Given passage:
For someone who is supposedly new to classical music, you sure know a lot of stuff


----------



## Maquissar

Well, I've always *liked* classical music... But I started listening to more and more one year ago, in the beginning to impress a girl who also liked it, now because I'm hooked and I can't stop


----------



## David C Coleman

Maquissar said:


> Well, I've always *liked* classical music... But I started listening to more and more one year ago, in the beginning to impress a girl who also liked it, now because I'm hooked and I can't stop


Oh! The power of the woman!!!!!


----------



## opus67

Maquissar said:


> Best CONTEMPORARY piece:*George GERSHWIN*, _Rhapsody in Blue_


Gershwin, contemporary? _Rhapsody in Blue_ is actually a few years older than _Bolero_.


----------



## Maquissar

Oops... first slip-up of a possibly long series... I've always assumed _Rhapsody in blue_ to be a couple of decades older than _Boléro_, sorry  Thanks for pointing that out!


----------



## Edward Elgar

Here's my personal section:

32) MOST LOVED piece: I love anything with a good tune and that is well thought-out.
33) MOST HATED piece: Mussorsky – Pics at an Exibition
34) MOST "WHAT'S ALL THE FUSS ABOUT" piece: Orff – Carmina Burana
35) FIRST PIECE YOU LOVED: Dvorak’s New World Symphony
36) BEST PIECE TO CONVERT HEATHENS TO CLASSICAL MUSIC: The Queen Symphony


----------



## Edward Elgar

Rondo said:


> *
> MOST "NOTHING SPECIAL, WHAT'S ALL THE FUSS ABOUT" piece: *Cannon in D!!!


Are you a cellist by any chance!!!


----------



## David C Coleman

Maquissar Offline Junior Member Join Date: Jan 2008Posts: 4 

Ok Maquissar. Here is my lot!. Like you I don’t know everything…But of the music I’ve heard this is roughly what I would put…Regards…
 
By AGE
1)Best MEDIEVAL piece: Not sure yet!
2) Best RENAISSANCE piece: Spem in alium – Thomas Tallis
3) Best BAROQUE piece: Handels Messaieh
4) Best CLASSICAL piece: Mozart Piano Concerto #27 K595 (But there are many other pieces as well)
5) Best ROMANTIC piece: Bruckner Symphony # 8
6) Best 20TH CENTURY piece: Mahler Symphony # 9 (Especially the final movement)
7) Best CONTEMPORARY piece: (That’s difficult as I don’t go much more modern than Shostakovitch – I’ll go for his 5th Symphony for now). I quite like John Tavener as well.

Task description: In the classical music thread, which piece does Edward Elgar name as the first piece he loved?

Data segment:
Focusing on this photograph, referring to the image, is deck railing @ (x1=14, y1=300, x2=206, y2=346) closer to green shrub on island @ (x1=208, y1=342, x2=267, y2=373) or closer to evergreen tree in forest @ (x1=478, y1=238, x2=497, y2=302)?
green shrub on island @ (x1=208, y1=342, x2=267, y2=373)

Exercise response: Dvorak's New World Symphony